* **OBJECTIF**
Recopiez mot pour mot le passage de l'extrait sur le recueil de Joël Vernet, en commençant à « Lecture d’Angèle Paoli » et en terminant à « par Fata Morgana. ».

* **EXTRAIT À LIRE**

Étiquette : Joël Leick


  • Joël Vernet, L’oubli est une tache dans le ciel

    par Angèle Paoli

    Joël Vernet, L’oubli est une tache dans le ciel,
    éditions Fata Morgana, 2020.
    Dessins de Joël Leick.



    Lecture d’Angèle Paoli


    L’INFIME BRUISSEMENT DU TEXTE





    Je lis un ouvrage dont l’auteur est actuellement hors d’atteinte. Les textes rassemblés sous le titre L’oubli est une tache dans le ciel sont pourtant bien les siens. De très belles proses poétiques qu’accompagnent des dessins de Joël Leick. Des dessins comme des bulles. Des bulles d’air ou d’eau, d’une légèreté translucide, traversées de branches brindilles feuilles et traces. Traversées de silence. Comme les proses. Poète et peintre sont en symbiose parfaite. Tout vibre dans ce très bel ouvrage édité par Fata Morgana.

    Il n’est qu’à parcourir les titres que le poète a choisis pour ces proses et de les relier aux titres des nombreux ouvrages déjà écrits et publiés pour reconnaître une présence. Discrète. Lovée à travers quelques mots fondateurs, des mots très simples, souvent les mêmes. Maison / Jardin / Sous-bois / Libellule / Merle / Mante religieuse / Lézard / Papillon / Chat / Tilleul / Herbes / Lumière / Noir / Neige / Silence / Oubli / Rumeur / Lettre / Signe / Sable… Des mots qui parlent déjà du poète. De Joël Vernet. Qui, en quelque sorte, le résument. Je lis ces proses, je les savoure. Je me perds dans les chemins, je me perds dans les hautes herbes. M’interromps un instant au seuil d’une maison isolée, livrée à la lumière éclatante de l’été et scintillante de neige l’hiver. Et je l’imagine, lui, le poète. Je le retrouve tel que je l’ai laissé après ma lecture des Carnets du lent chemin. Je le retrouve à l’identique. Pourtant ici, dans ce nouveau recueil qui vient de me parvenir en son absence, il n’y a ni dates ni noms de lieux. Tout ancrage spatio-temporel s’est estompé. Demeurent les collines et les crêtes, les sentes que le marcheur arpente, méditant sur le temps qui passe et sur ce qui le fait vivre, lui, le rêveur, le nomade infatigable. Ce qui le fait vivre ? Presque rien. Trois fois rien. Une mante religieuse, un papillon élégiaque, un chat paresseux et doux, un lézard égaré dans la maison et dont il se sent si proche :

    « N’es-tu pas ce frêle lézard pris au piège, celui qui est allé ici et là, abandonnant son père, sa mère, ses paysages par idiotie pour se lancer dans l’aventure ? Un piège s’est refermé sur toi… ».

* **LIGNES RÉPERTORIÉES**
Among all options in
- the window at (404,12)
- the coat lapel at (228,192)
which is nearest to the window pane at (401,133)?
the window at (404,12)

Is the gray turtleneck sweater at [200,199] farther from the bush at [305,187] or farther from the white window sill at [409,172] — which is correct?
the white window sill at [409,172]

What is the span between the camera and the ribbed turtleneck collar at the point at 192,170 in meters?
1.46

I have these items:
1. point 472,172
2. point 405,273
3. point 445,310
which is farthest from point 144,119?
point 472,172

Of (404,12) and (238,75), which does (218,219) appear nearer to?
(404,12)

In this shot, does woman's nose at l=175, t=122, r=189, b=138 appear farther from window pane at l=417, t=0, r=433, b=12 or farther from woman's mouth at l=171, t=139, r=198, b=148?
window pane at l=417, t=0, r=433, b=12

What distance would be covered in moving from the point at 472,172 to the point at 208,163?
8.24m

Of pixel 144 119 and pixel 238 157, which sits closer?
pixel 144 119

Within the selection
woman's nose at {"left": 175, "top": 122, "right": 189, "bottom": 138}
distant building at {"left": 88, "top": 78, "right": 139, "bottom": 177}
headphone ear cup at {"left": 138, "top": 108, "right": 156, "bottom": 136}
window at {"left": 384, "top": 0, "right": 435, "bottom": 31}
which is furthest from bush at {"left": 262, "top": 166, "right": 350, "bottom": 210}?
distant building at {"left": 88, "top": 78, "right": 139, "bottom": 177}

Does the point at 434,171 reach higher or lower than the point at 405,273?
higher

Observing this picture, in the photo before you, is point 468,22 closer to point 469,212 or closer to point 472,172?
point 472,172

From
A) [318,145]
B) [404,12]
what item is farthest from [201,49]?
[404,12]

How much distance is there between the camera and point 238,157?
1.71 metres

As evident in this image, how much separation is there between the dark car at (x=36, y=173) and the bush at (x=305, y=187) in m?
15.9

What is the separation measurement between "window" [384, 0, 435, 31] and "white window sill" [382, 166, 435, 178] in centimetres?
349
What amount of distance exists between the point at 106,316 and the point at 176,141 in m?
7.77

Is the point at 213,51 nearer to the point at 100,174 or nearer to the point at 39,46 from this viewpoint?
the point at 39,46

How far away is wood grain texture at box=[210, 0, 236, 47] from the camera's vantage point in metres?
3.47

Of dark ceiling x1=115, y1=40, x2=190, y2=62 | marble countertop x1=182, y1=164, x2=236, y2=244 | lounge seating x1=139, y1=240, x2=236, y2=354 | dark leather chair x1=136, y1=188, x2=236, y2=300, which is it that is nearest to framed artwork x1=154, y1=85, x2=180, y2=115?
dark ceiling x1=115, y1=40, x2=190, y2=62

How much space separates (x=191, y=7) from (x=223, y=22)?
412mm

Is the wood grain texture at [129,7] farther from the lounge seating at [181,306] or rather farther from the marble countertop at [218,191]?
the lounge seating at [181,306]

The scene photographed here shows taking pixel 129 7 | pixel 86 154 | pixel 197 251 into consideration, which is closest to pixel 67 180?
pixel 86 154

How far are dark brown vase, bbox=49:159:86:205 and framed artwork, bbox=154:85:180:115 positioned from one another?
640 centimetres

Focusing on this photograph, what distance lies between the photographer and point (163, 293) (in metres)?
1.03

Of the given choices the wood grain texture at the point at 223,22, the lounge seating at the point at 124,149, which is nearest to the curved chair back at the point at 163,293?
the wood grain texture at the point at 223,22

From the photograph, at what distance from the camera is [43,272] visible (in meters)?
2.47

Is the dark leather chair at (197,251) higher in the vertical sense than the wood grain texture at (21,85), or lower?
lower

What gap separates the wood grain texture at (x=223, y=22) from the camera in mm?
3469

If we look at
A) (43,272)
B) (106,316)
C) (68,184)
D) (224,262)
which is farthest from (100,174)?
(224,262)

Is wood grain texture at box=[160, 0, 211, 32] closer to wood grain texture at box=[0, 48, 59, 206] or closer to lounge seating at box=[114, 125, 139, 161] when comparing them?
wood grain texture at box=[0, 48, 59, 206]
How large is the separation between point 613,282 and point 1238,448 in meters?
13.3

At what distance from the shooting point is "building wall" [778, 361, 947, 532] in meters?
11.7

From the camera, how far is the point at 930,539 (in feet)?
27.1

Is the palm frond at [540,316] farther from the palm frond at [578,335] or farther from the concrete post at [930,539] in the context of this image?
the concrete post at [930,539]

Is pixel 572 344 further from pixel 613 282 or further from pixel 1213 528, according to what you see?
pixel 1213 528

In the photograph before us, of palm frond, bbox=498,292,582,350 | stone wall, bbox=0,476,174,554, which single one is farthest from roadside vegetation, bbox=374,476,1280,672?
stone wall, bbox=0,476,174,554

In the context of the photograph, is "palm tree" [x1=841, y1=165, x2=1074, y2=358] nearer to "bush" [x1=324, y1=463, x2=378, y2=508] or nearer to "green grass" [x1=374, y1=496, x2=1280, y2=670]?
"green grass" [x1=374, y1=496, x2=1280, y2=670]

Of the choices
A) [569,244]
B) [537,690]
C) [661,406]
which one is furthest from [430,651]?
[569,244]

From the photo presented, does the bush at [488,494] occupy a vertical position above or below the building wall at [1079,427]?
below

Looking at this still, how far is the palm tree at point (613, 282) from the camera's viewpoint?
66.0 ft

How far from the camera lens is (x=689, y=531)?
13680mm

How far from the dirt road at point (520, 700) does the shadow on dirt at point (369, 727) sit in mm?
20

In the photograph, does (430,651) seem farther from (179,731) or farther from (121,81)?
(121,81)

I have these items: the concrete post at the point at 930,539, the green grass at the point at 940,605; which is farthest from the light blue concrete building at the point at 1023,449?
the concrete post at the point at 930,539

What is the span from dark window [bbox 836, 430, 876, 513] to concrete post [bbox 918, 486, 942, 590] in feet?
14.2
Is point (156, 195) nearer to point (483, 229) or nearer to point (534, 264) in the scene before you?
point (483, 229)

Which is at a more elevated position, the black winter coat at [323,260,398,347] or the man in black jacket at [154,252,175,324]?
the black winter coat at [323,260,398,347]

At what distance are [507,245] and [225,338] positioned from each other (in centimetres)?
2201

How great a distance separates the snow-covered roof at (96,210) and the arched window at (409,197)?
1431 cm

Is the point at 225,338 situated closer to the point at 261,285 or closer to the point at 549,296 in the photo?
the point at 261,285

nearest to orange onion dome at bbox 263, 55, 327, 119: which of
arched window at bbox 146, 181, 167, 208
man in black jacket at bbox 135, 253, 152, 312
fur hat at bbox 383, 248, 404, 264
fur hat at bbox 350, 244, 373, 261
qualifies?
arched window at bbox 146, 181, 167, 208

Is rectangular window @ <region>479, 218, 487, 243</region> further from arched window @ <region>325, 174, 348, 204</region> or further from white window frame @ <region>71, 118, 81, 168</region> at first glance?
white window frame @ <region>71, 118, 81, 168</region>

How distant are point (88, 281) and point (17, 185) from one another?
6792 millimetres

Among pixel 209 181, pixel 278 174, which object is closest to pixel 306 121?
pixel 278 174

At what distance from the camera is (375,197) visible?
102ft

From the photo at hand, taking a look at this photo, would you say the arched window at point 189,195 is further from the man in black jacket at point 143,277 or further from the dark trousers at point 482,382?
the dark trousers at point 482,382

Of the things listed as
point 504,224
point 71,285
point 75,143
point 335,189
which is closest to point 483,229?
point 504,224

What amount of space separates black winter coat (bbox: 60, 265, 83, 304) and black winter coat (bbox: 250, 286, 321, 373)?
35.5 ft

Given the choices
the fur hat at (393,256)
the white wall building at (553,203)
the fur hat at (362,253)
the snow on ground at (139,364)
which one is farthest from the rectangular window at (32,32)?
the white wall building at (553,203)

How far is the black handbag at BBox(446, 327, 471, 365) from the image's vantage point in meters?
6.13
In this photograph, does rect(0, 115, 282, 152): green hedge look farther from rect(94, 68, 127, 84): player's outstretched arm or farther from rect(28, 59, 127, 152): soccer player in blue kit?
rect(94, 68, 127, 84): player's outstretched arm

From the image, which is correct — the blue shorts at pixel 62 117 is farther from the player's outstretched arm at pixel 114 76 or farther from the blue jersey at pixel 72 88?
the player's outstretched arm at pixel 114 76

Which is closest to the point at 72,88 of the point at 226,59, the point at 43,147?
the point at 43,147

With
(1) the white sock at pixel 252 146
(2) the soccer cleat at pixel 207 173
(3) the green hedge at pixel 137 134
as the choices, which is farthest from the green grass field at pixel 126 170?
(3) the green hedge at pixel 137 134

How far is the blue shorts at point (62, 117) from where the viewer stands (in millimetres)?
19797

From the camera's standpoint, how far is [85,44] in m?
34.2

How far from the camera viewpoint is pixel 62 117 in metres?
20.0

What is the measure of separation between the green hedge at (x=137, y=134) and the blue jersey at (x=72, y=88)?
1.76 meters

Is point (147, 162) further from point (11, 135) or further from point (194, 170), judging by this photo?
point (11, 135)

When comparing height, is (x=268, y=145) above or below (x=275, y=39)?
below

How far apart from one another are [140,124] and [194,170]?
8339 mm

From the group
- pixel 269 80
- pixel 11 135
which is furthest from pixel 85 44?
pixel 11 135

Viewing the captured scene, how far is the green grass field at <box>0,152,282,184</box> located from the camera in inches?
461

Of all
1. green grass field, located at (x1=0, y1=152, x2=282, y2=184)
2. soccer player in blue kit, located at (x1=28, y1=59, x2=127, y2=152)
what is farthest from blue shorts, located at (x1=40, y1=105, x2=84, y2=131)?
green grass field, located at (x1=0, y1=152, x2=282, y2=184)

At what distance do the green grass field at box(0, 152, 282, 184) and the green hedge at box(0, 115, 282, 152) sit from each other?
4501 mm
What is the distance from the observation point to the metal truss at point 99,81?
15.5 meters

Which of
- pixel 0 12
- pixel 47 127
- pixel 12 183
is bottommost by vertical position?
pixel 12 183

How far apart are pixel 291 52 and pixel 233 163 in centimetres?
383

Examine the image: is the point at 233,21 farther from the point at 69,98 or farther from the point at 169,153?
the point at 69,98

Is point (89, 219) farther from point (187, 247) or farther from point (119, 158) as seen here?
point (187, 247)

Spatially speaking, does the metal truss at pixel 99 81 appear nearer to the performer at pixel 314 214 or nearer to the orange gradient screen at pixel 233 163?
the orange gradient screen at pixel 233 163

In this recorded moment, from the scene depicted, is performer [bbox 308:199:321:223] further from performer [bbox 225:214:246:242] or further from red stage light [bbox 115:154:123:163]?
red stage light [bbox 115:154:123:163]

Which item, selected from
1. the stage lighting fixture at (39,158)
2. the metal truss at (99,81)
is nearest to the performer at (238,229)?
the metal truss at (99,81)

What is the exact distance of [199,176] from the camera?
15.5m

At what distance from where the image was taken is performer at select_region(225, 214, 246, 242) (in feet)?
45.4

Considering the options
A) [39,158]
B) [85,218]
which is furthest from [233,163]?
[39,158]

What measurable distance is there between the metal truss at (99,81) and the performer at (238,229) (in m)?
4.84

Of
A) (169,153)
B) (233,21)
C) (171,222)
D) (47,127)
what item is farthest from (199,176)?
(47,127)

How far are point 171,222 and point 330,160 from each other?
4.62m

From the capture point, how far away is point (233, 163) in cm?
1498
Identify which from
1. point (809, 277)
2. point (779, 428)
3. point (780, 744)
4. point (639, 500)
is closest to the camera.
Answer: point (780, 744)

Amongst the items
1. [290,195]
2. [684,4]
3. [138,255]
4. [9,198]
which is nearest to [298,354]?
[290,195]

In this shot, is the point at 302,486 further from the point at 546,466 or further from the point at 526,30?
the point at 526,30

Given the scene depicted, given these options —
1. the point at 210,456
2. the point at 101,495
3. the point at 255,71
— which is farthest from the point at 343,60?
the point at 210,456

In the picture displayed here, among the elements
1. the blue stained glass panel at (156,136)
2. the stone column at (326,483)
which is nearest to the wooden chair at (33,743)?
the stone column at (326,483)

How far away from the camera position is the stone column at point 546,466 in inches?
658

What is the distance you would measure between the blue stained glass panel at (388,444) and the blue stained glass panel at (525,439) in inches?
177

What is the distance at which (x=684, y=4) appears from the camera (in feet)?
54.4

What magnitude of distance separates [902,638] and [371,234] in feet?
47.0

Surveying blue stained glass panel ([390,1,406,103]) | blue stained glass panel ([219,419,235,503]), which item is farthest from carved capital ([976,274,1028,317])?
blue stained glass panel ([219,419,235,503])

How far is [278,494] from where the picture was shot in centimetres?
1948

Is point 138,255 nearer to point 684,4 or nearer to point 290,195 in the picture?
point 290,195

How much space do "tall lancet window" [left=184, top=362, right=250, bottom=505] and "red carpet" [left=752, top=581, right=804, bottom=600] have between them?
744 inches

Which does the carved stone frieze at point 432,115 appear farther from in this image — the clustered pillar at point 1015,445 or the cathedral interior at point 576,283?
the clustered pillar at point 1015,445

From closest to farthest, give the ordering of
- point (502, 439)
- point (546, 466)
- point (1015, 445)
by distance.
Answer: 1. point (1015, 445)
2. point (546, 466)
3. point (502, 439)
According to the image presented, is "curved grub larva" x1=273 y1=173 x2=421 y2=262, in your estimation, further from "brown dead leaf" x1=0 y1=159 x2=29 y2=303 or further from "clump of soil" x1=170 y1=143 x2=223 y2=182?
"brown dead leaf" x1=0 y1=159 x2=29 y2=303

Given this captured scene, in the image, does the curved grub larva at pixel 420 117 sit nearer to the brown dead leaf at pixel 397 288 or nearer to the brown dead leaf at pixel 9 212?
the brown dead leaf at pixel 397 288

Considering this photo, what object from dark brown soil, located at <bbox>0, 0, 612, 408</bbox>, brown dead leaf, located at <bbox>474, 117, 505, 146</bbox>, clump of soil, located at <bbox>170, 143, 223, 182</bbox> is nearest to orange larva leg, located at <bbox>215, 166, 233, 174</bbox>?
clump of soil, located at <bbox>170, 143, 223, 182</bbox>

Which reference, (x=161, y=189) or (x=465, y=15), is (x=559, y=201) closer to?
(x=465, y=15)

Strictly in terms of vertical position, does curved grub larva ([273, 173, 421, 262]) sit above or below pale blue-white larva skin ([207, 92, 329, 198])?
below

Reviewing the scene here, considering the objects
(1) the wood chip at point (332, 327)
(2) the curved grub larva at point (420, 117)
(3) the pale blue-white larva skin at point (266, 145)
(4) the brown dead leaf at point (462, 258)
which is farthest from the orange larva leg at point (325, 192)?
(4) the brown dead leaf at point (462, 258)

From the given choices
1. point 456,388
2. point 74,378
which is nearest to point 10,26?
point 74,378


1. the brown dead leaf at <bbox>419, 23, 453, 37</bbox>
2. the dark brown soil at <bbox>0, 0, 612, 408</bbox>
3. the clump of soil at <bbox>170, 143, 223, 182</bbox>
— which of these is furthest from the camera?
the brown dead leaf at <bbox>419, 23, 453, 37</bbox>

* **RÉSOLUTION DU PROBLÈME**
Lecture d’Angèle Paoli


    L’INFIME BRUISSEMENT DU TEXTE





    Je lis un ouvrage dont l’auteur est actuellement hors d’atteinte. Les textes rassemblés sous le titre L’oubli est une tache dans le ciel sont pourtant bien les siens. De très belles proses poétiques qu’accompagnent des dessins de Joël Leick. Des dessins comme des bulles. Des bulles d’air ou d’eau, d’une légèreté translucide, traversées de branches brindilles feuilles et traces. Traversées de silence. Comme les proses. Poète et peintre sont en symbiose parfaite. Tout vibre dans ce très bel ouvrage édité par Fata Morgana.